Kesulitan-kesulitan mula-mula timbul di dalam negeri sebagai akibat pertempuran dengan Jepang, yang dapat berhasil menggunakan kaki tangannya dari bangsa kita sendiri dan orang Indo, sehingga timbul suasana benci membenci diantara beberapa golongan bangsa kita sendiri. Dan lawan dari pihak Belanda bukan lawan, kalau ia tidak mempergunakan kemungkinan ini! sebagian kecil daripada bangsa kita dapat dihasud untuk mengadakan tindakan-tindakan ganas yang bersifat provokasi.
Tembak-menembak terjadi, bunuh membunuh. Sehingga tak dapatlah dihindarkan, bahwa antara tentara serikat, dengan rakyat kita-pun timbul persengketaan. Orang-orang tawanan Bangsa Belanda, yang pada mulanya diterima kembali di dalam masyarakat kita dengan penuh rasa peri kemanusiaan. Mereka-pun terseret di dalam gelombang perasaan kebencian dan permusuhan, yang timbul dari pertempuran-pertempuran antara NICA dan rakyat kita.
Didalam keadaan demikian, orang-orang ini, yang berada diantara rakyat kita yang amarah, terpaksa kita lindungi, dari kemarahan rakyat itu. Berpuluh-puluh ribu orang Indo dan Apwi yang harus diselamatkan dari keamarahan rakyat, dikumpulkanlah oleh pemimpin-pemimpin kita yang merasa bertanggung jawab, di dalam tempat-tempat yang di perlindungi. Maka dengan sedih hati, beribu orang yang bertahun-tahun telah menderita kehilangan kemerdekaannya di jaman Jepang. Tak dapat dikembalikan pada masyarakat; beribu orang yang telah mengecap kemerdekaan sedikit hari di zaman Republik, harus dikembalikan pada tempat-tempat perlindungan.
Dan sudah barang tentu hal-hal ini memperbanyak kesulitan kita terhadap bala tentara Serikat, yang menurut keterangannya mendarat di Indonesia menawan orang Jepang dan memerdekakan orang-orang yang ditawan oleh Jepang dahulu. Seolah-olah seperti kita menghalangi pekerjaan tentara serikat!
Padahal sejak mula-mulanya kita mengatakan, menyatakan, membuktikan, bahwa kita sedia membantu dengan segala kekuatan kita, supaya balatentara serikat dapat menyelesaikan kewajibannya di negeri kita ini, akan tetapi pihak serikat sendiri menyulitkan, kita benar-benar memberi pertolongan itu kepadanya! Meskipun kita tidak meminta kepadanya, supaya mengakui Republik kita atau pemerintahan kita pada waktu itu juga
Hal mana tentu tidak mungkin bagi tentara yang sekadar menjadi alat negaranya saja, maka yang kita anggap mungkin dikabulkannya, dan jika dikabulkannya, niscaya memudahkan pemecahan segala soal serta penyelesaian segala soal, ialah ; tuntutan kita, supaya diantara tentara Serikat yang mendarat, hendaknya jangan ada bala tentara Belanda.

DATA TERKUMPUL:

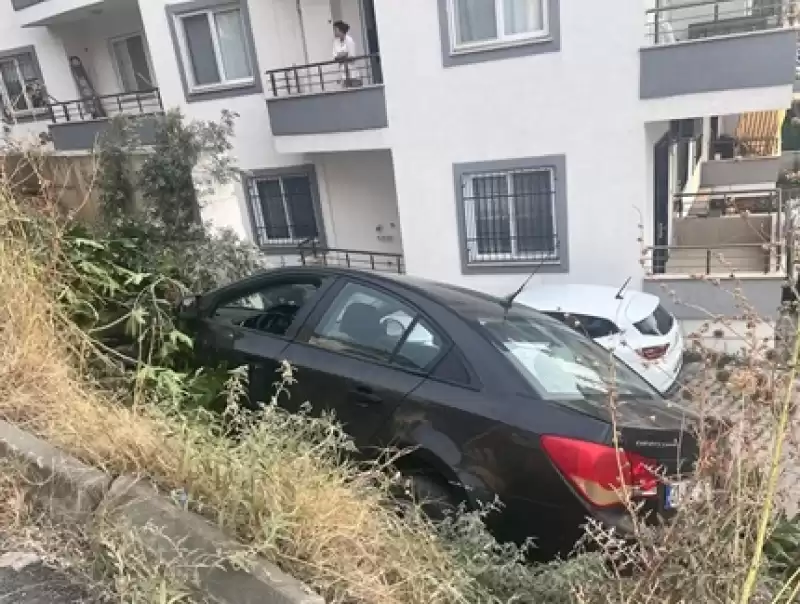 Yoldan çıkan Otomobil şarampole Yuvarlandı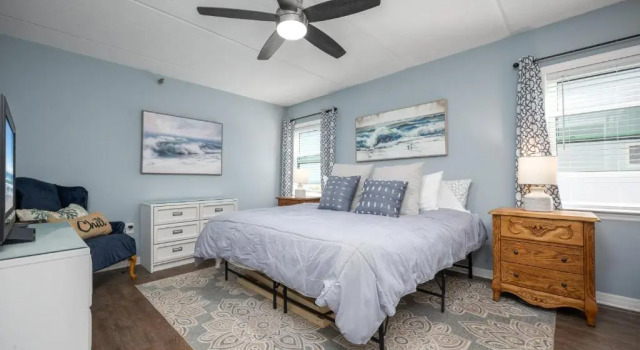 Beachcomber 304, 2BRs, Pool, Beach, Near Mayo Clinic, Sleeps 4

TUJUAN LATIHAN:
Salin kembali teks pilihan mulai dari "Dan sudah barang" hingga dan termasuk "pekerjaan tentara serikat!", dengan mengganti sebutan "Jepang" menjadi "Nippon". Data tersebut diperoleh dari sumber yang berbeda.

JAWABAN LATIHAN:
Dan sudah barang tentu hal-hal ini memperbanyak kesulitan kita terhadap bala tentara Serikat, yang menurut keterangannya mendarat di Indonesia menawan orang Nippon dan memerdekakan orang-orang yang ditawan oleh Nippon dahulu. Seolah-olah seperti kita menghalangi pekerjaan tentara serikat!